___ Data lines ___

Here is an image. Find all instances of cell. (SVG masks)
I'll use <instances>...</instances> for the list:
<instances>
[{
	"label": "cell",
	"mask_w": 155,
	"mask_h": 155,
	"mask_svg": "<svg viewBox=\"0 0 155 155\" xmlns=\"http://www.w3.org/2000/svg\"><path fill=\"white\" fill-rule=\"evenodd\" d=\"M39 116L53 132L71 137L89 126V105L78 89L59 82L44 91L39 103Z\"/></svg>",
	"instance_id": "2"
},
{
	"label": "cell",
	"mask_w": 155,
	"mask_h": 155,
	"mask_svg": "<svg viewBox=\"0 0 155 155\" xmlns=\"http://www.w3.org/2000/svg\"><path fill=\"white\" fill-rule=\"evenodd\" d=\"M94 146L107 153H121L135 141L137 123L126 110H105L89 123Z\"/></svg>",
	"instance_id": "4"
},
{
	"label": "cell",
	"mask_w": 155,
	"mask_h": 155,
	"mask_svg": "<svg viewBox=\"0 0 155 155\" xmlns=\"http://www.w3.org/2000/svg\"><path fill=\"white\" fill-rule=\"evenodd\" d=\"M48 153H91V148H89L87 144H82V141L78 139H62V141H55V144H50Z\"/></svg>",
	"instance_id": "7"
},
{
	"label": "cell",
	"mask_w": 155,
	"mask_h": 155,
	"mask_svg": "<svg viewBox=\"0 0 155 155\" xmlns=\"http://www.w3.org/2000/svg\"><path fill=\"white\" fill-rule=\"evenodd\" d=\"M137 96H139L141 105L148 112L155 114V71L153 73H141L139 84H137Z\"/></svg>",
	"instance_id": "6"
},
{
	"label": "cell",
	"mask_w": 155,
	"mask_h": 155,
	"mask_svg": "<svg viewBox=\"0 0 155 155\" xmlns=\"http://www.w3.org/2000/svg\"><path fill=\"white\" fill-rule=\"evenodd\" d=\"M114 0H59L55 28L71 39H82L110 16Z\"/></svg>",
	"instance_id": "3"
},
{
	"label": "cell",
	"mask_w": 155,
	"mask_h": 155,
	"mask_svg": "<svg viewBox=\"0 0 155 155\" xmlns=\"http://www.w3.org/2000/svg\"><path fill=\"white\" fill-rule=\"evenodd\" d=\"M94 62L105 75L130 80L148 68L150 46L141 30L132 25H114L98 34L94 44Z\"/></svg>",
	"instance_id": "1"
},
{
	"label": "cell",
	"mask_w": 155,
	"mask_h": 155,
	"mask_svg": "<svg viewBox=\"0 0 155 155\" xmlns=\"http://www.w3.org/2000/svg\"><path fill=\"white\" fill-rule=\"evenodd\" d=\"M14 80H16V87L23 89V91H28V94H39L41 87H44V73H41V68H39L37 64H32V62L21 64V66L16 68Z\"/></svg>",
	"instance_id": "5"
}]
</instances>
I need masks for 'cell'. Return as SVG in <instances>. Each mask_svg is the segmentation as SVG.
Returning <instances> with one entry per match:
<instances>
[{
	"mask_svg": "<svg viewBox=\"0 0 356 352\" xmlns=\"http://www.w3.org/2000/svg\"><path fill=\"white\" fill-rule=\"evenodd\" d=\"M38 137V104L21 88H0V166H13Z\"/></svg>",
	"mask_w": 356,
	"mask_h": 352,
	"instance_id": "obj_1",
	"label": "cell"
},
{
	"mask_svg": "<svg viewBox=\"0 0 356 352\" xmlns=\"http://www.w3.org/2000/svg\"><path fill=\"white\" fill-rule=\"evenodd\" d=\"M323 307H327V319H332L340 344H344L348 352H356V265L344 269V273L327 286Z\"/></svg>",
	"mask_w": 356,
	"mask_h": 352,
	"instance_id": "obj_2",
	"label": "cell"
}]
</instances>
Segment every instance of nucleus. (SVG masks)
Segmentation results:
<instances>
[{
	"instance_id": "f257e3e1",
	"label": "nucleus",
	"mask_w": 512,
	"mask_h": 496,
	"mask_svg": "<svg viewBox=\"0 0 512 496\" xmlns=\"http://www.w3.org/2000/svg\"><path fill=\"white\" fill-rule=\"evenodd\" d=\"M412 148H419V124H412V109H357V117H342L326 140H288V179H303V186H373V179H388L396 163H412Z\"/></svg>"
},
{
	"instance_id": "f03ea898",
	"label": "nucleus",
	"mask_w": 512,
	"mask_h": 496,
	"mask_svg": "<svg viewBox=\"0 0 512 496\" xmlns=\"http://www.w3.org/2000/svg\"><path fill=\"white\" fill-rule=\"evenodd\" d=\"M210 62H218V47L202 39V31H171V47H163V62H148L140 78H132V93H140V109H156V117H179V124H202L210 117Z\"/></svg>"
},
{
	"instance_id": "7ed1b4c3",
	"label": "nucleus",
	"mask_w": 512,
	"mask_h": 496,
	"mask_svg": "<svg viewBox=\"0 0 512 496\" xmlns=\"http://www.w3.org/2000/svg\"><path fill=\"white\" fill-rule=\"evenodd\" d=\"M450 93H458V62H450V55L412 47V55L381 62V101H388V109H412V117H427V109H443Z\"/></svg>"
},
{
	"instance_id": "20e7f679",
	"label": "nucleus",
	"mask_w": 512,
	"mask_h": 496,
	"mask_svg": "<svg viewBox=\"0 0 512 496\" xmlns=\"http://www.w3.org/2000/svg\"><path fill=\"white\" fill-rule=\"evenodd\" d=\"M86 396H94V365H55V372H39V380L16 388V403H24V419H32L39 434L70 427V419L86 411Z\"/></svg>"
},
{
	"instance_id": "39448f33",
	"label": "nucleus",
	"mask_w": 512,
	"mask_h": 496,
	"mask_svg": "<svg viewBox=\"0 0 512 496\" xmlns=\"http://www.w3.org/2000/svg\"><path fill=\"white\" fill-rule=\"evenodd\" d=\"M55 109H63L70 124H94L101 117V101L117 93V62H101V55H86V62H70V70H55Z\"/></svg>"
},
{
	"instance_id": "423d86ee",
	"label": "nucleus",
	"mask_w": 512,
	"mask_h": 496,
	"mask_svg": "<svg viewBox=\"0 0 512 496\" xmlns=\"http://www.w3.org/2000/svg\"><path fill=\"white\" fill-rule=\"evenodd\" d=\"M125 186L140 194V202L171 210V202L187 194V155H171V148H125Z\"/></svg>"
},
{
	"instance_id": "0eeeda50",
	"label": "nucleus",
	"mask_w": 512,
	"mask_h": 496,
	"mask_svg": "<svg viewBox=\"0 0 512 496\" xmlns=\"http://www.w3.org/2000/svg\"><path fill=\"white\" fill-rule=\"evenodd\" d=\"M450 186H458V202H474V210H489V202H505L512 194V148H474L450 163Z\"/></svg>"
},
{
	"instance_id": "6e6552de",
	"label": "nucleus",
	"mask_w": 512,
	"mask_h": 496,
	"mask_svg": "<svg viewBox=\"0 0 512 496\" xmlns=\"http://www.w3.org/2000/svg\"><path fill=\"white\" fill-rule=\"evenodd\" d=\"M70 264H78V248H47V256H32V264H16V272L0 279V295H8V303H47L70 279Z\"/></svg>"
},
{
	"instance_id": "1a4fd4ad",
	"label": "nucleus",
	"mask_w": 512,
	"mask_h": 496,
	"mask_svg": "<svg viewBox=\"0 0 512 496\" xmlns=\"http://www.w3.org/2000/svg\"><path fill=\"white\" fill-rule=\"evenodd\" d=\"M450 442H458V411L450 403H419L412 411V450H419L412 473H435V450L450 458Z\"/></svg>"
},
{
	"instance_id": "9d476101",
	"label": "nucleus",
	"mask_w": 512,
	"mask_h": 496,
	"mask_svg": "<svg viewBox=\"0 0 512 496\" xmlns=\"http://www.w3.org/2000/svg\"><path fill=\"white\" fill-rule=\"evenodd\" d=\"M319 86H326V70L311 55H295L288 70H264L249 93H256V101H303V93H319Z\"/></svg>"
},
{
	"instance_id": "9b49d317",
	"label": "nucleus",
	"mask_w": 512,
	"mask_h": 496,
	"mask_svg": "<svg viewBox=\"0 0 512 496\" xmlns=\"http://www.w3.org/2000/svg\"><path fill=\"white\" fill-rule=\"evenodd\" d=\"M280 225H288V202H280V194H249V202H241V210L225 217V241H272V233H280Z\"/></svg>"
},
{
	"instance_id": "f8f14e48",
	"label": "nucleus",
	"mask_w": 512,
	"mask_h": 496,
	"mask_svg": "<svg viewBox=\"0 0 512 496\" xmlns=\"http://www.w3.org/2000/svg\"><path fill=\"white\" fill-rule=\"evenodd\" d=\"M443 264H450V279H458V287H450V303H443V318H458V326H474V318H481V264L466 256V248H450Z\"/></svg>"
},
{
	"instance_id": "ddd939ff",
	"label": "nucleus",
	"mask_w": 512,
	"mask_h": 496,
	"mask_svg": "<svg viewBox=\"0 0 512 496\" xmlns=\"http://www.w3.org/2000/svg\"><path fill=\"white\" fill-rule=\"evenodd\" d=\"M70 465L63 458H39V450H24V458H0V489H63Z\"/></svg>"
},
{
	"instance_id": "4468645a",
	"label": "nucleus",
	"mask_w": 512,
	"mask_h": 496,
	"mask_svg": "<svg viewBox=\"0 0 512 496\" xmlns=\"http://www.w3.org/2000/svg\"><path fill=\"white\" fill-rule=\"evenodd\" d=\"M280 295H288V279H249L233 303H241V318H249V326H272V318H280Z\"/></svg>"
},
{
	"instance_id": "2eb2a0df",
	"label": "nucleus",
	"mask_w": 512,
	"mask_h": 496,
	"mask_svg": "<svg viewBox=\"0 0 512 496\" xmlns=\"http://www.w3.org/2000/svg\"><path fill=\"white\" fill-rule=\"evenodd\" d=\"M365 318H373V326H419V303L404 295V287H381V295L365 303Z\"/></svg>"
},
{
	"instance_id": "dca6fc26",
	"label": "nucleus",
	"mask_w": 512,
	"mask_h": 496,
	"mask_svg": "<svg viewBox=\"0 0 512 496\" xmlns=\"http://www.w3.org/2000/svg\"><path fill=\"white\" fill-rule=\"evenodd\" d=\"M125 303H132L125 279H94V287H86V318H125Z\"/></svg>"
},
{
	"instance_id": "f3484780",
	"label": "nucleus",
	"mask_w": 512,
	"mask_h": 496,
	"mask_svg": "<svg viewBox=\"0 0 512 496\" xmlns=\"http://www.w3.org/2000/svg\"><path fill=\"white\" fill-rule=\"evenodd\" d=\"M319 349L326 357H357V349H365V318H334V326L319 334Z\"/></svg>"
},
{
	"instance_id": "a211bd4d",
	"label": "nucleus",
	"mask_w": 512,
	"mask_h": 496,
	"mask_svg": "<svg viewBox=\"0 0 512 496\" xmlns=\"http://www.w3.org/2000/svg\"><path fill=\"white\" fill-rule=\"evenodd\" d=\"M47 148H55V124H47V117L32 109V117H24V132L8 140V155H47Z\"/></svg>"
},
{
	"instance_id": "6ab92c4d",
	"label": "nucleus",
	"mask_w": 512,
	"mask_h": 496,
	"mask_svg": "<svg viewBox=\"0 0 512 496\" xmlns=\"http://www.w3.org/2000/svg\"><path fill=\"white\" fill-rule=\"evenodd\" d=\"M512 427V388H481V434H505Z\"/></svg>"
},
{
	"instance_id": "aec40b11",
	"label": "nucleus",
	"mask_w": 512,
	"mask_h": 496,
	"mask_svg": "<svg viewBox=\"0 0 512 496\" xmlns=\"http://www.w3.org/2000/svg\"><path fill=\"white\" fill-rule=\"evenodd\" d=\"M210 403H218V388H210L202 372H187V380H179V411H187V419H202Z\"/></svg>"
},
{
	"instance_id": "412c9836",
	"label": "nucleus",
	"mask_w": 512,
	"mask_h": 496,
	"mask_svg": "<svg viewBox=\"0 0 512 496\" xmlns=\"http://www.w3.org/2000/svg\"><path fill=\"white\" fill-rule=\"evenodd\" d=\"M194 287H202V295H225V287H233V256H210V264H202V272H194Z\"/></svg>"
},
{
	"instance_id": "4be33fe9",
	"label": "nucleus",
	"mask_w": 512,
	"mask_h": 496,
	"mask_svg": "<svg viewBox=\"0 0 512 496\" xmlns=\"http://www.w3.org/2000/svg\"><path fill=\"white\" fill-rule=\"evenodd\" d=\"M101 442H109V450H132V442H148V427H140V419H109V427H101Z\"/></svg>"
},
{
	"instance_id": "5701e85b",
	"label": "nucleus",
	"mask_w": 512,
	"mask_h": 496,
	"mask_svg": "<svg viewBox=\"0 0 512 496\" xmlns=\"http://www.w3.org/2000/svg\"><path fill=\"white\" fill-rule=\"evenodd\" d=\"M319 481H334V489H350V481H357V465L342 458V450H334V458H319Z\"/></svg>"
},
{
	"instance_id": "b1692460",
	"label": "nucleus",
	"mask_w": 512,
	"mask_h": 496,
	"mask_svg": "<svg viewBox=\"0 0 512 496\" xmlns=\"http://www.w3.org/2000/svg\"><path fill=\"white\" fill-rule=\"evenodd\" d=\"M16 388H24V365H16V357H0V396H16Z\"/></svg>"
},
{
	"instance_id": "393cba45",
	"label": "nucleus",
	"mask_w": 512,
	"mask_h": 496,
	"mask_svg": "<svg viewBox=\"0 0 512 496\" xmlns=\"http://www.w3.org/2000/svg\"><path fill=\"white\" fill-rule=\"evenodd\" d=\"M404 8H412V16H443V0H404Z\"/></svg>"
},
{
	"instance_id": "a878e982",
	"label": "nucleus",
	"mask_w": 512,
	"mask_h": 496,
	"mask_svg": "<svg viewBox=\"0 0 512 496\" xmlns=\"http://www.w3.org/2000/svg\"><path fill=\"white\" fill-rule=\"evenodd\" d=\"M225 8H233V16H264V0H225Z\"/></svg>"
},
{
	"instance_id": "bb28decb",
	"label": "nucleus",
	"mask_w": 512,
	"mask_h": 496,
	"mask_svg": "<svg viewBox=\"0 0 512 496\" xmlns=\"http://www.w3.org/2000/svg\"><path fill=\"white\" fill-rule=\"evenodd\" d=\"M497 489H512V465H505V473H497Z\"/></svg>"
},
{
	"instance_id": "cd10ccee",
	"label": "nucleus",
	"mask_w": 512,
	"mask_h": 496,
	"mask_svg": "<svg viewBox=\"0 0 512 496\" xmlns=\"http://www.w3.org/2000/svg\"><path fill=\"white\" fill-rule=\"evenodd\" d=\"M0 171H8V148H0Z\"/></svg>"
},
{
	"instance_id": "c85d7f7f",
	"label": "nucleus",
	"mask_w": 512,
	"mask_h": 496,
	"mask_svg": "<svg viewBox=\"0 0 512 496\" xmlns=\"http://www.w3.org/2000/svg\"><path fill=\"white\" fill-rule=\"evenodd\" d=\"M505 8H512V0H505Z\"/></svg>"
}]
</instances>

___

» Written task: Turn the part of the records that runs from the very first line through the line containing "I need masks" into a JSON list of strings, with one string for each line and any blank lines left out.

» Right answer:
[
  "Here is an image. Find all instances of cell. (SVG masks)",
  "I'll use <instances>...</instances> for the list:",
  "<instances>",
  "[{",
  "\t\"label\": \"cell\",",
  "\t\"mask_w\": 155,",
  "\t\"mask_h\": 155,",
  "\t\"mask_svg\": \"<svg viewBox=\\\"0 0 155 155\\\" xmlns=\\\"http://www.w3.org/2000/svg\\\"><path fill=\\\"white\\\" fill-rule=\\\"evenodd\\\" d=\\\"M39 116L53 132L71 137L89 126V105L78 89L59 82L44 91L39 103Z\\\"/></svg>\",",
  "\t\"instance_id\": \"2\"",
  "},",
  "{",
  "\t\"label\": \"cell\",",
  "\t\"mask_w\": 155,",
  "\t\"mask_h\": 155,",
  "\t\"mask_svg\": \"<svg viewBox=\\\"0 0 155 155\\\" xmlns=\\\"http://www.w3.org/2000/svg\\\"><path fill=\\\"white\\\" fill-rule=\\\"evenodd\\\" d=\\\"M94 146L107 153H121L135 141L137 123L126 110H105L89 123Z\\\"/></svg>\",",
  "\t\"instance_id\": \"4\"",
  "},",
  "{",
  "\t\"label\": \"cell\",",
  "\t\"mask_w\": 155,",
  "\t\"mask_h\": 155,",
  "\t\"mask_svg\": \"<svg viewBox=\\\"0 0 155 155\\\" xmlns=\\\"http://www.w3.org/2000/svg\\\"><path fill=\\\"white\\\" fill-rule=\\\"evenodd\\\" d=\\\"M48 153H91V148H89L87 144H82V141L78 139H62V141H55V144H50Z\\\"/></svg>\",",
  "\t\"instance_id\": \"7\"",
  "},",
  "{",
  "\t\"label\": \"cell\",",
  "\t\"mask_w\": 155,",
  "\t\"mask_h\": 155,",
  "\t\"mask_svg\": \"<svg viewBox=\\\"0 0 155 155\\\" xmlns=\\\"http://www.w3.org/2000/svg\\\"><path fill=\\\"white\\\" fill-rule=\\\"evenodd\\\" d=\\\"M137 96H139L141 105L148 112L155 114V71L153 73H141L139 84H137Z\\\"/></svg>\",",
  "\t\"instance_id\": \"6\"",
  "},",
  "{",
  "\t\"label\": \"cell\",",
  "\t\"mask_w\": 155,",
  "\t\"mask_h\": 155,",
  "\t\"mask_svg\": \"<svg viewBox=\\\"0 0 155 155\\\" xmlns=\\\"http://www.w3.org/2000/svg\\\"><path fill=\\\"white\\\" fill-rule=\\\"evenodd\\\" d=\\\"M114 0H59L55 28L71 39H82L110 16Z\\\"/></svg>\",",
  "\t\"instance_id\": \"3\"",
  "},",
  "{",
  "\t\"label\": \"cell\",",
  "\t\"mask_w\": 155,",
  "\t\"mask_h\": 155,",
  "\t\"mask_svg\": \"<svg viewBox=\\\"0 0 155 155\\\" xmlns=\\\"http://www.w3.org/2000/svg\\\"><path fill=\\\"white\\\" fill-rule=\\\"evenodd\\\" d=\\\"M94 62L105 75L130 80L148 68L150 46L141 30L132 25H114L98 34L94 44Z\\\"/></svg>\",",
  "\t\"instance_id\": \"1\"",
  "},",
  "{",
  "\t\"label\": \"cell\",",
  "\t\"mask_w\": 155,",
  "\t\"mask_h\": 155,",
  "\t\"mask_svg\": \"<svg viewBox=\\\"0 0 155 155\\\" xmlns=\\\"http://www.w3.org/2000/svg\\\"><path fill=\\\"white\\\" fill-rule=\\\"evenodd\\\" d=\\\"M14 80H16V87L23 89V91H28V94H39L41 87H44V73H41V68H39L37 64H32V62L21 64V66L16 68Z\\\"/></svg>\",",
  "\t\"instance_id\": \"5\"",
  "}]",
  "</instances>",
  "I need masks for 'cell'. Return as SVG in <instances>. Each mask_svg is the segmentation as SVG."
]